Four University of Dundee academics who are helping transform lives with their work on major diseases been elected Fellows of the Royal Society of Edinburgh (RSE).
The academics, whose work focuses on illnesses such as cancer, diabetes, Parkinson’s and neglected tropical diseases have been nominated in recognition of their impact in improving the world around them.
The RSE is Scotland’s national academy, focused on delivering its mission of `knowledge made useful’.
The new Fellows from the University of Dundee are: Professor Annie Anderson, Professor Ian Gilbert, Professor Rory McCrimmon, and Professor Miratul Muqit, Professor of Experimental Neurology, School of Life Sciences.
Professor John Rowan, Vice-Principal (Research, Knowledge Exchange and Wider Impact), said: “The election of our four new Fellows to the RSE is recognition of the outstanding work they have done in tackling some of the major diseases which affect society around the world.
“Our mission is to transform lives, and Professors Anderson, Gilbert, McCrimmon and Muqit have made a great impact in doing exactly that.”
Professor Annie Anderson is a Public Health Nutritionist and dietitian. She is co-director of the Scottish Cancer Prevention Network, President of the UK Society for Behavioural Medicine (UKSBM) and Fellow of the Royal College of Physicians (Edinburgh).
Professor Ian Gilbert is Head of Chemistry in the Drug Discovery Unit, which he helped set up in the School of Life Sciences at Dundee.
Professor Rory McCrimmon is Dean of the School of Medicine at Dundee.
Professor Miratul Muqit is a Wellcome Trust Senior Research Fellow in the MRC Protein Phosphorylation and Ubiquitylation Unit in the School of Life Sciences at Dundee and an Honorary Consultant Neurologist at Ninewells Hospital.
The four Dundee academics are among a new intake of 64 fellows for the RSE, joining the current roll of around 1,600.

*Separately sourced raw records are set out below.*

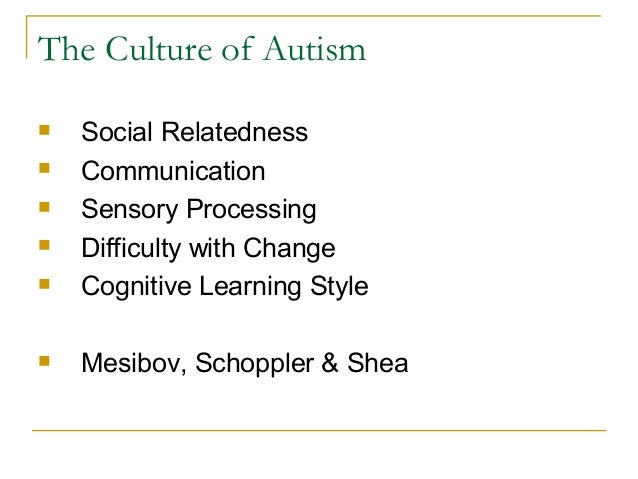 The Culture of Autism

- Social Relatedness
- Communication
- Sensory Processing
- Difficulty with Change
- Cognitive Learning Style

- Mesibov, Schoppler & Shea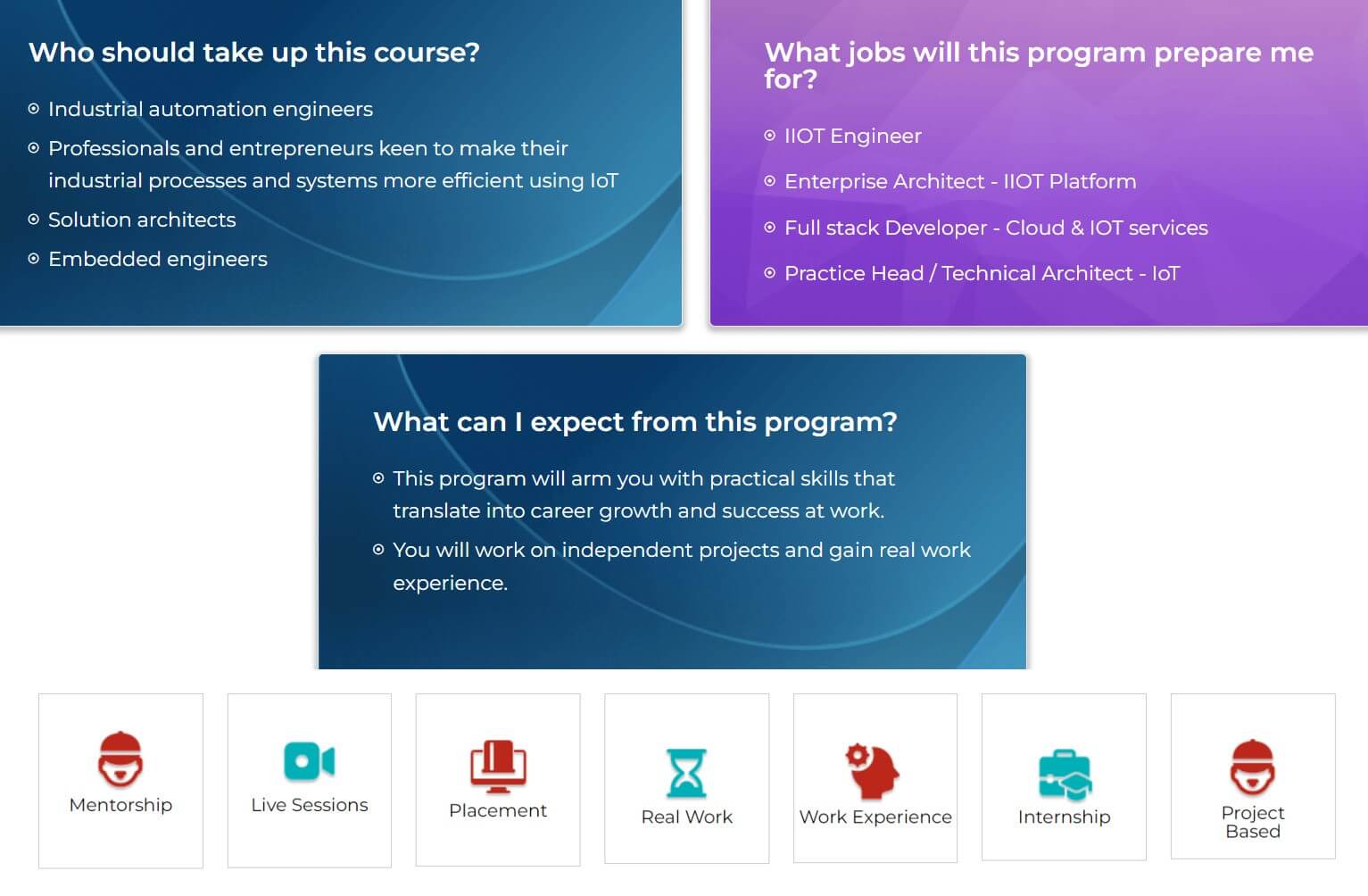 Who should take up this course?

Industrial automation engineers

Professionals and entrepreneurs keen to make their industrial processes and systems more efficient using IoT

Solution architects

Embedded engineers

What jobs will this program prepare me for?

IIOT Engineer

Enterprise Architect - IIOT Platform

Full stack Developer - Cloud & IOT services

Practice Head / Technical Architect - IoT

What can I expect from this program?

This program will arm you with practical skills that translate into career growth and success at work.

You will work on independent projects and gain real work experience.

Mentorship

Live Sessions

Placement

Real Work

Work Experience

Internship

Project Based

Fellows, who give of their time freely, play a fundamental role in enabling the RSE to deliver its mission ‘Knowledge Made Useful’, contributing to the cultural, economic and social well-being of Scotland and the wider world.
Professor Dame Anne Glover, President of the RSE, said: “The diverse expertise and experience of our fellows, means that, as an organisation, we are well-placed to respond to the issues of the day with clear informed thinking free from commercial or political influence.
“Our new fellows, who we look forward to welcoming, not only hold vast knowledge but also deep experience, keen judgement, boundless enthusiasm and a passion for promoting societal development and change.
“By using their talents as a collective, we can often unlock or inspire new potential and unearth fresh solutions to some of the most complex issues Scotland’s society faces today.”